■ **Texto de estudio**:
..........

Poseído por la facultad de atisbar el mundo que se esconde tras el mundo y abrasado por una voluntad incandescente –desplegada en una conciencia poderosa que salió del lenguaje verbal para articularse en el espacio a través de un cuerpo que sufre–, el sintomático caso de Antonin Artaud (1896-1948) nos recuerda que la vida a todos nos esculpe, pero se ensaña con algunos.
Actor desdoblado en ensayista, dramaturgo, poeta, viajero, explorador de la psique y adicto contumaz, su extraña y dolorosa producción escrita es un testimonio no solo de un talento iluminado sino también de un sino trágico que se expresa en la raíz de su experiencia, en la que cruza un vitalismo descarnado con el cuerpo del lenguaje, experiencia psicoantropológica cristalizada en el teatro de la crueldad. Uno se enfrenta a Artaud, como tan bien lo explicitó Gilles Deleuze y aun con bisturí Susan Sontag, y entiende que el (sin)sentido de la existencia es una pregunta desgarradora que hace desde el cuerpo la pregunta primordial por el espacio (es de la pieza radiofónica de Artaud, Para acabar de una vez con el juicio de Dios, donde Deleuze y Guattari tomarán una de las más célebres y perturbadoras ideas que atraviesan Mil mesetas: el cuerpo sin órganos). “El cuerpo es el cuerpo, está solo y no necesita de órganos. El cuerpo no es jamás un organismo. Los organismos son los enemigos del cuerpo”.
No es fácil enfrentarse al legado de un hombre profundamente perturbado –la lucidez no es un lugar que se visita sino una enfermedad que se padece–, que confundió y espantó a su época por la intensidad de su mirada y la humanidad que lo desborda, demostrando, como lo ha expresado la poeta Anise Koltz, que la poésie/ est la toxicomanie/ de la parole, puesto que solo se confunde quien tiene sustancia(s) para hacerlo.

..........

■ **Lista de registros**:
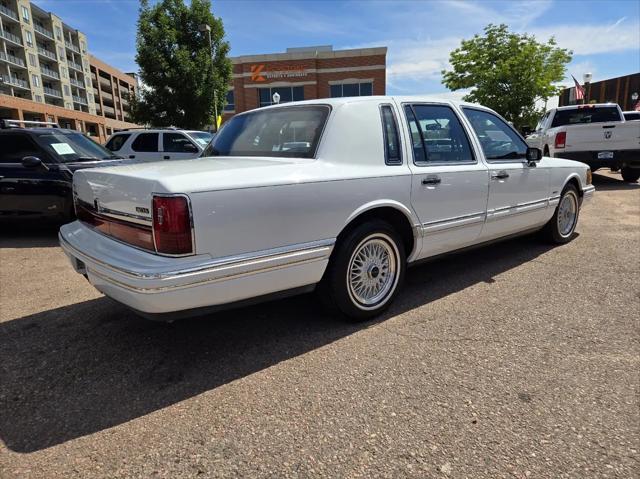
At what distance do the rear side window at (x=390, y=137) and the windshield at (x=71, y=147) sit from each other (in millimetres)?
5415

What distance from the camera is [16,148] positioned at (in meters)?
6.79

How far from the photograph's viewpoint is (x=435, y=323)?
3432 mm

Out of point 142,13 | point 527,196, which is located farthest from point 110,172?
point 142,13

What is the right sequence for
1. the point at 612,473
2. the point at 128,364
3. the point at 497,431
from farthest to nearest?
the point at 128,364, the point at 497,431, the point at 612,473

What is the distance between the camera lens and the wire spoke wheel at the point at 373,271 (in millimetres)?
3348

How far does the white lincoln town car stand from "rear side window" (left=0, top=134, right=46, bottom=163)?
13.7 feet

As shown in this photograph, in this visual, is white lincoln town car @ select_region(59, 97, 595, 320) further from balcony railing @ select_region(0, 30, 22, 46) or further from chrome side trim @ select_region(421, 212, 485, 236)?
balcony railing @ select_region(0, 30, 22, 46)

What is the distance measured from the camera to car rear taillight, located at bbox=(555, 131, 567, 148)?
10.6 metres

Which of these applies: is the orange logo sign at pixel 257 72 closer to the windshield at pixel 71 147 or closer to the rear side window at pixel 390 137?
the windshield at pixel 71 147

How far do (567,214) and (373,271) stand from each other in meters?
3.69

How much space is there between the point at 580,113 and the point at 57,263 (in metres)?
12.8

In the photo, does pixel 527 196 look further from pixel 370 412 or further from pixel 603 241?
pixel 370 412

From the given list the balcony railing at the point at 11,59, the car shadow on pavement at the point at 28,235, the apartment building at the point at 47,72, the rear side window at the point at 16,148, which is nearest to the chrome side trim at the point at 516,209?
the car shadow on pavement at the point at 28,235

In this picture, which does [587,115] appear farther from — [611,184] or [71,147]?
[71,147]
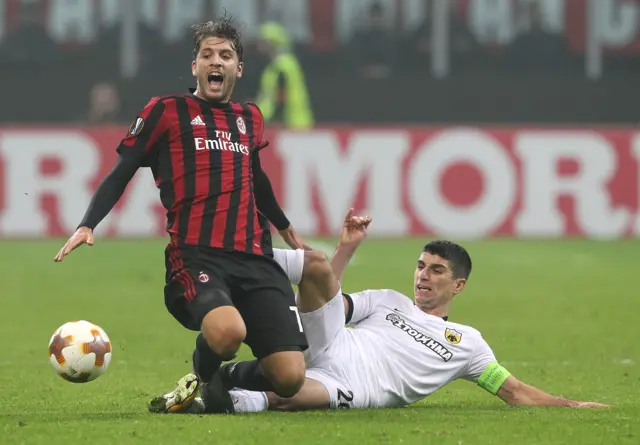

..........

■ **Qué se pide**:
Según el texto sobre Antonin Artaud, ¿de qué pieza radiofónica de Artaud tomaron Deleuze y Guattari la idea del cuerpo sin órganos?

■ **Respuesta escrita**:
De *Para acabar de una vez con el juicio de Dios*.